_EXERCISE OBJECTIVE_:
Reproduce the following material line for line without changing any wording, and leave out the pictures.
────
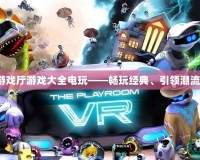 游戲廳游戲大全電玩——暢玩經典、引領潮流！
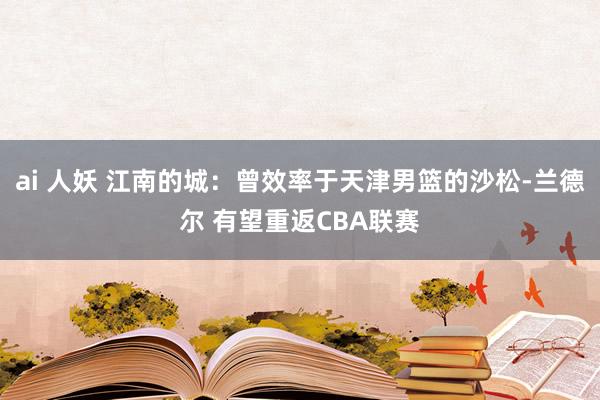 ai 人妖 江南的城:曾效率于天津男篮的沙松-兰德尔 有望重返CBA联赛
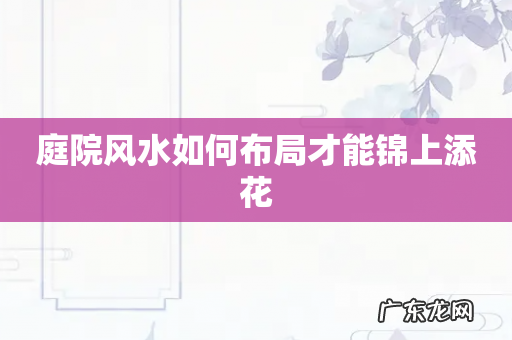 庭院风水如何布局才能锦上添花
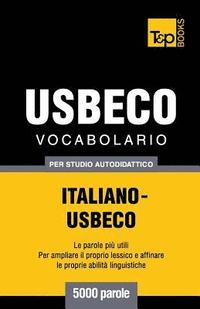 bokomslag Vocabolario Italiano-Usbeco per studio autodidattico - 5000 parole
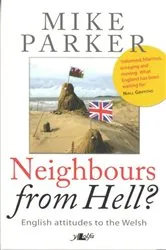 Book cover of Neighbours from Hell? - English Attitudes to the Welsh by Unknown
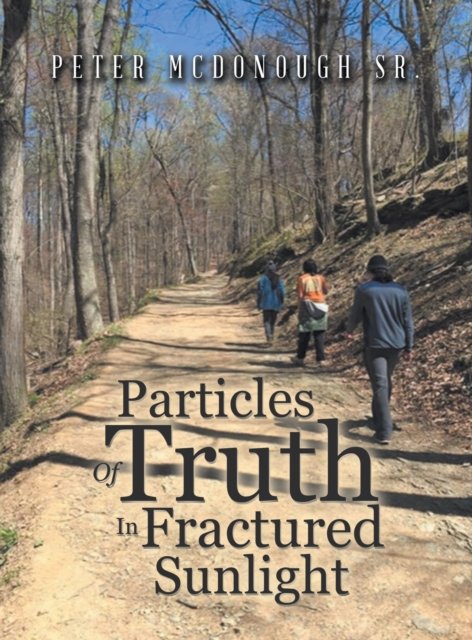 Cover for McDonough, Peter, Sr · Particles of Truth in Fractured Sunlight (Gebundenes Buch) (2021)
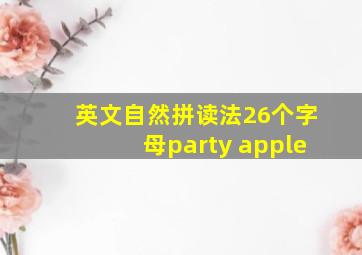 英文自然拼读法26个字母party apple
────
_RESULT BELOW_:
 游戲廳游戲大全電玩——暢玩經典、引領潮流！
 ai 人妖 江南的城:曾效率于天津男篮的沙松-兰德尔 有望重返CBA联赛
 庭院风水如何布局才能锦上添花
 bokomslag Vocabolario Italiano-Usbeco per studio autodidattico - 5000 parole
 Book cover of Neighbours from Hell? - English Attitudes to the Welsh by Unknown
 Cover for McDonough, Peter, Sr · Particles of Truth in Fractured Sunlight (Gebundenes Buch) (2021)
 英文自然拼读法26个字母party apple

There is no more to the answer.